_Dataset excerpts:_
• • • • •
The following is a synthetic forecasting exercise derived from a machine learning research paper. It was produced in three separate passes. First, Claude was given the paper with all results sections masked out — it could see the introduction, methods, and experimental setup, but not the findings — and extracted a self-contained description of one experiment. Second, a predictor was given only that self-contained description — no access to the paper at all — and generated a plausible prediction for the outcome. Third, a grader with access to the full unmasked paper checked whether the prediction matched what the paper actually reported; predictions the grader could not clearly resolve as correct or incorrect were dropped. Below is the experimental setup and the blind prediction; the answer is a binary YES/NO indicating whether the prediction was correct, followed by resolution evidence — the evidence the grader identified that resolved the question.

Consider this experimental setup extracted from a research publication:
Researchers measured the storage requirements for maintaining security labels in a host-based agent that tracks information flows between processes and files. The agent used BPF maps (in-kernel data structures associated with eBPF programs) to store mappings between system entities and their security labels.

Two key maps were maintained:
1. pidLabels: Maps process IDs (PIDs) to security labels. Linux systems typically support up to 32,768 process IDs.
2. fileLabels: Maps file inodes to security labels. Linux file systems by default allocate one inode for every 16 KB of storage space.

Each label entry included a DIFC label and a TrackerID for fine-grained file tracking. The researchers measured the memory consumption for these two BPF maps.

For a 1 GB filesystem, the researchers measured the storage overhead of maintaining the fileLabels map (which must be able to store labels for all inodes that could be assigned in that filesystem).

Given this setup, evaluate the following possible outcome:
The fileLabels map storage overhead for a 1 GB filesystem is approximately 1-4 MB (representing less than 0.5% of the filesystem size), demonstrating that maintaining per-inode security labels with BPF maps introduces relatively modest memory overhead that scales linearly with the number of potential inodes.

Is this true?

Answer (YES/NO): YES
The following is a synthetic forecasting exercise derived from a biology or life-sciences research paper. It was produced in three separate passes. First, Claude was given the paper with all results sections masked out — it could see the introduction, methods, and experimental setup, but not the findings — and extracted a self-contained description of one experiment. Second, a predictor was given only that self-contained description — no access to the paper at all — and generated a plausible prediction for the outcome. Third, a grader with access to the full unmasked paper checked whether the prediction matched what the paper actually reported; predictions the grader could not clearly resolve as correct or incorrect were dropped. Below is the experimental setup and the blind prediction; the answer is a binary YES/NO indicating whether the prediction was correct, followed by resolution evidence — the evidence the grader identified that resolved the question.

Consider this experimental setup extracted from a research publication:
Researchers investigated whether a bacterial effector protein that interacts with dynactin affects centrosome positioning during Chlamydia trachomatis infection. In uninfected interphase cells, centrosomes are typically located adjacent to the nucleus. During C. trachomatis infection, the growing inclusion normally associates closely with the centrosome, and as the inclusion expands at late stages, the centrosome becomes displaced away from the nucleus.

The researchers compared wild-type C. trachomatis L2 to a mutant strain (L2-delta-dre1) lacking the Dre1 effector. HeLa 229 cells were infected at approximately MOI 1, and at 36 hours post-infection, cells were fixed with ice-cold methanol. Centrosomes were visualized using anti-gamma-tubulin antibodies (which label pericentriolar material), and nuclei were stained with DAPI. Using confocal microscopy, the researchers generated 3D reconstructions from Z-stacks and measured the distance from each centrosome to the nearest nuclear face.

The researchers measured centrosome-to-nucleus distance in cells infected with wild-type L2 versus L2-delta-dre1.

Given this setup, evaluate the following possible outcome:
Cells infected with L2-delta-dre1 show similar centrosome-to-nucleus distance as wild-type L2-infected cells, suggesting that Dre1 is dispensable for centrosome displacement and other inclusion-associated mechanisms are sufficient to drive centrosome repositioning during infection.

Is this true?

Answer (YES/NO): NO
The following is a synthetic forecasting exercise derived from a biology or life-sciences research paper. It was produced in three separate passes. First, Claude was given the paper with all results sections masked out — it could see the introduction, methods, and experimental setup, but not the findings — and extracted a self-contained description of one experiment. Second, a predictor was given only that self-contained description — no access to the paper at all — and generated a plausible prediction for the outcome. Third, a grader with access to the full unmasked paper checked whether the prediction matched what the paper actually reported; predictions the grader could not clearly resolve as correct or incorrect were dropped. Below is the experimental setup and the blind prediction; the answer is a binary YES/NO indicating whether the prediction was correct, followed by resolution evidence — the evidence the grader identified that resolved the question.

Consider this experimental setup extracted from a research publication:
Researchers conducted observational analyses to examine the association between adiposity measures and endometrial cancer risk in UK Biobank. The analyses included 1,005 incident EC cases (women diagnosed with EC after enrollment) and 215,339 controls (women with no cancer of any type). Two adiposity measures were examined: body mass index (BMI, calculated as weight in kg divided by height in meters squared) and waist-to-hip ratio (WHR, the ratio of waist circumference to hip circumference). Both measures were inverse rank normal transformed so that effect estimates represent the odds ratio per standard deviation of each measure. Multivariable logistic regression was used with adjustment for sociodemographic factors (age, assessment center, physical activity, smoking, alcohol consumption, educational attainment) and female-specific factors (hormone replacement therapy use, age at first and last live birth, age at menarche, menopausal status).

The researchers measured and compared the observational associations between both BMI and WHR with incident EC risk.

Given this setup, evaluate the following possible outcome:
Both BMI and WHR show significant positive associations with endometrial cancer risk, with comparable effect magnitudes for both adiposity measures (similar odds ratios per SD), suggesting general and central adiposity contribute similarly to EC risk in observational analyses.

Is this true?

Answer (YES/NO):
• • • • •
Retyping the data above exactly and in full is the task.

The following is a synthetic forecasting exercise derived from a machine learning research paper. It was produced in three separate passes. First, Claude was given the paper with all results sections masked out — it could see the introduction, methods, and experimental setup, but not the findings — and extracted a self-contained description of one experiment. Second, a predictor was given only that self-contained description — no access to the paper at all — and generated a plausible prediction for the outcome. Third, a grader with access to the full unmasked paper checked whether the prediction matched what the paper actually reported; predictions the grader could not clearly resolve as correct or incorrect were dropped. Below is the experimental setup and the blind prediction; the answer is a binary YES/NO indicating whether the prediction was correct, followed by resolution evidence — the evidence the grader identified that resolved the question.

Consider this experimental setup extracted from a research publication:
Researchers measured the storage requirements for maintaining security labels in a host-based agent that tracks information flows between processes and files. The agent used BPF maps (in-kernel data structures associated with eBPF programs) to store mappings between system entities and their security labels.

Two key maps were maintained:
1. pidLabels: Maps process IDs (PIDs) to security labels. Linux systems typically support up to 32,768 process IDs.
2. fileLabels: Maps file inodes to security labels. Linux file systems by default allocate one inode for every 16 KB of storage space.

Each label entry included a DIFC label and a TrackerID for fine-grained file tracking. The researchers measured the memory consumption for these two BPF maps.

For a 1 GB filesystem, the researchers measured the storage overhead of maintaining the fileLabels map (which must be able to store labels for all inodes that could be assigned in that filesystem).

Given this setup, evaluate the following possible outcome:
The fileLabels map storage overhead for a 1 GB filesystem is approximately 1-4 MB (representing less than 0.5% of the filesystem size), demonstrating that maintaining per-inode security labels with BPF maps introduces relatively modest memory overhead that scales linearly with the number of potential inodes.

Is this true?

Answer (YES/NO): YES
The following is a synthetic forecasting exercise derived from a biology or life-sciences research paper. It was produced in three separate passes. First, Claude was given the paper with all results sections masked out — it could see the introduction, methods, and experimental setup, but not the findings — and extracted a self-contained description of one experiment. Second, a predictor was given only that self-contained description — no access to the paper at all — and generated a plausible prediction for the outcome. Third, a grader with access to the full unmasked paper checked whether the prediction matched what the paper actually reported; predictions the grader could not clearly resolve as correct or incorrect were dropped. Below is the experimental setup and the blind prediction; the answer is a binary YES/NO indicating whether the prediction was correct, followed by resolution evidence — the evidence the grader identified that resolved the question.

Consider this experimental setup extracted from a research publication:
Researchers investigated whether a bacterial effector protein that interacts with dynactin affects centrosome positioning during Chlamydia trachomatis infection. In uninfected interphase cells, centrosomes are typically located adjacent to the nucleus. During C. trachomatis infection, the growing inclusion normally associates closely with the centrosome, and as the inclusion expands at late stages, the centrosome becomes displaced away from the nucleus.

The researchers compared wild-type C. trachomatis L2 to a mutant strain (L2-delta-dre1) lacking the Dre1 effector. HeLa 229 cells were infected at approximately MOI 1, and at 36 hours post-infection, cells were fixed with ice-cold methanol. Centrosomes were visualized using anti-gamma-tubulin antibodies (which label pericentriolar material), and nuclei were stained with DAPI. Using confocal microscopy, the researchers generated 3D reconstructions from Z-stacks and measured the distance from each centrosome to the nearest nuclear face.

The researchers measured centrosome-to-nucleus distance in cells infected with wild-type L2 versus L2-delta-dre1.

Given this setup, evaluate the following possible outcome:
Cells infected with L2-delta-dre1 show similar centrosome-to-nucleus distance as wild-type L2-infected cells, suggesting that Dre1 is dispensable for centrosome displacement and other inclusion-associated mechanisms are sufficient to drive centrosome repositioning during infection.

Is this true?

Answer (YES/NO): NO
The following is a synthetic forecasting exercise derived from a biology or life-sciences research paper. It was produced in three separate passes. First, Claude was given the paper with all results sections masked out — it could see the introduction, methods, and experimental setup, but not the findings — and extracted a self-contained description of one experiment. Second, a predictor was given only that self-contained description — no access to the paper at all — and generated a plausible prediction for the outcome. Third, a grader with access to the full unmasked paper checked whether the prediction matched what the paper actually reported; predictions the grader could not clearly resolve as correct or incorrect were dropped. Below is the experimental setup and the blind prediction; the answer is a binary YES/NO indicating whether the prediction was correct, followed by resolution evidence — the evidence the grader identified that resolved the question.

Consider this experimental setup extracted from a research publication:
Researchers conducted observational analyses to examine the association between adiposity measures and endometrial cancer risk in UK Biobank. The analyses included 1,005 incident EC cases (women diagnosed with EC after enrollment) and 215,339 controls (women with no cancer of any type). Two adiposity measures were examined: body mass index (BMI, calculated as weight in kg divided by height in meters squared) and waist-to-hip ratio (WHR, the ratio of waist circumference to hip circumference). Both measures were inverse rank normal transformed so that effect estimates represent the odds ratio per standard deviation of each measure. Multivariable logistic regression was used with adjustment for sociodemographic factors (age, assessment center, physical activity, smoking, alcohol consumption, educational attainment) and female-specific factors (hormone replacement therapy use, age at first and last live birth, age at menarche, menopausal status).

The researchers measured and compared the observational associations between both BMI and WHR with incident EC risk.

Given this setup, evaluate the following possible outcome:
Both BMI and WHR show significant positive associations with endometrial cancer risk, with comparable effect magnitudes for both adiposity measures (similar odds ratios per SD), suggesting general and central adiposity contribute similarly to EC risk in observational analyses.

Is this true?

Answer (YES/NO):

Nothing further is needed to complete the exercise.